Setting up automatic ingesting at RMMF

In order for MicroTardis to automatically harvest user data from support PCs at RMMF, four things are required:

  1. An Rsync client (DeltaCopy) installed on each of the support PCs. (As of writing - May 2012 - this is done).
  2. Harvest scripts and cron jobs installed on harvest machine. (As of writing, this is datapuller.isis.rmit.edu.au, and has been done).
  3. Atom dataset provider installed on harvest machine. (As of writing, this is datapuller.isis.rmit.edu.au and has been done).
  4. Atom ingest installed and configured on MicroTardis machine. (As of writing, this has only been done on microtardis-test.eres.rmit.edu.au)

1. Installing DeltaCopy

Straightforward. Download, install. It’s free. Make it run as a service all the time. Make a note of the IP address and name of shared folder.

2. Installing harvest scripts

The scripts are simply bash scripts that use rsync to copy files over from the three support PCs. They should be triggered by a cron job:

cd /usr/local
git clone https://github.com/stevage/MicroTardis-Harvest

To configure which individual machines to harvest from and where to store data to, modify the scripts - they are commented.

3. Install atom dataset provider

The Atom dataset provider is a server which, when requested, scans the staging area directories and provides a list of the most recent files as an Atom feed, so they can be ingested into Tardis.

Get the source code here: https://github.com/stevage/atom-dataset-provider

It is installed on the Harvest machine in /usr/local/microtardis/atom-dataset-provider.

Use this script to start it:

#!/bin/bash
# /usr/local/microtardis/atom-dataset-provider/provider.sh
bash -x ./kill-provider.sh
set -x
LOG=`pwd`/../logs/atom-dataset-provider.log
PATTERN='([EeSs][0-9]+)'
EXCLUDEPATTERN='[Tt]humbs.db|e80940/.*/Old\ Data/'
GROUPPATTERN='/^('"${STAGING}${PATTERN}"'/[^/]+/[^/]+/[^/]+/).+$/'
PATH=/usr/local/microtardis/local/bin:$PATH
STAGING=/mnt/np_staging/
nohup `pwd`/bin/atom-dataset-provider -d "$STAGING"  --group-pattern "$GROUPPATTERN" --exclude-pattern "$EXCLUDEPATTERN" >> $LOG &

The variables GROUPPATTERN, PATTERN and EXCLUDEPATTERN are regular expressions which define which files and folders are included on the atom feed, and how folders are grouped as datasets.

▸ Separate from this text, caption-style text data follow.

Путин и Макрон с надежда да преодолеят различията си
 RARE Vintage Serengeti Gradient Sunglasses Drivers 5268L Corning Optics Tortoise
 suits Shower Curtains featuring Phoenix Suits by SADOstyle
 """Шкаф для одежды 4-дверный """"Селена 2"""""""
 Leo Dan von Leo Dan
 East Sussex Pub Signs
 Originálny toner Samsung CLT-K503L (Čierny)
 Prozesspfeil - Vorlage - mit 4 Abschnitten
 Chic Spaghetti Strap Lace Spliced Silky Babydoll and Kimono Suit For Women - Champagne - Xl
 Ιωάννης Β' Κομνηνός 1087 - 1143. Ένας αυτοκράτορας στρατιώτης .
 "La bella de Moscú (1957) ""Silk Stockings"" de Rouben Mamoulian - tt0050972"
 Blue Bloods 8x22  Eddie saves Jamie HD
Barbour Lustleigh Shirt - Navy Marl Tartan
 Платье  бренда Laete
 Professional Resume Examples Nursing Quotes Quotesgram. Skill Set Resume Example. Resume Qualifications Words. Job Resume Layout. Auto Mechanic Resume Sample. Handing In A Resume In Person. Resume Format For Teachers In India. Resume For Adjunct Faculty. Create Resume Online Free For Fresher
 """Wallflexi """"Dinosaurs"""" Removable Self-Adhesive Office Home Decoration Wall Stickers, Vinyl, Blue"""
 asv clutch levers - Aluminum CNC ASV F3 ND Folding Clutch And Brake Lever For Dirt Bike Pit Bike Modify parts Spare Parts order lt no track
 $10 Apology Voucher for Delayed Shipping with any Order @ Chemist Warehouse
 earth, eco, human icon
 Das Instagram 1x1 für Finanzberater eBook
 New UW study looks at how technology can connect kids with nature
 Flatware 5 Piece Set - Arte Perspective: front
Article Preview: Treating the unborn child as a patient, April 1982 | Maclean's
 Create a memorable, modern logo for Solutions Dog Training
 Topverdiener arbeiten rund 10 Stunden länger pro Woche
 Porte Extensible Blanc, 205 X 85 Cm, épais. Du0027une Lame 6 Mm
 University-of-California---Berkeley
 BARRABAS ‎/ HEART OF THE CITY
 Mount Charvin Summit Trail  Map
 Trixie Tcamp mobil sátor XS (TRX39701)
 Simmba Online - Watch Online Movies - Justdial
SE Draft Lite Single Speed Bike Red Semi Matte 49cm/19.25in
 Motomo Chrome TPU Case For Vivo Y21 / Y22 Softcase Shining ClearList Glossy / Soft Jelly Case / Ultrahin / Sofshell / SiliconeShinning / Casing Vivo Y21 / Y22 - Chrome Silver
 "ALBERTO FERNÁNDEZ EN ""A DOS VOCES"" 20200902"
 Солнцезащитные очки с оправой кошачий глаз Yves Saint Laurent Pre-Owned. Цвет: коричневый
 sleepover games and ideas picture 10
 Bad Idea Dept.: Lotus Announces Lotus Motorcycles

By default, it runs on port 4000. On the datapuller machine, Apache must be configured to forward “http://datapuller.isis.rmit.edu.au/atom” to local port 4000.

4. Install atom ingest

Two scripts described here (auto_ingest.sh and killcelery.sh) require sudo privileges. It is probably possible to find an alternative way to install that doesn’t require sudo.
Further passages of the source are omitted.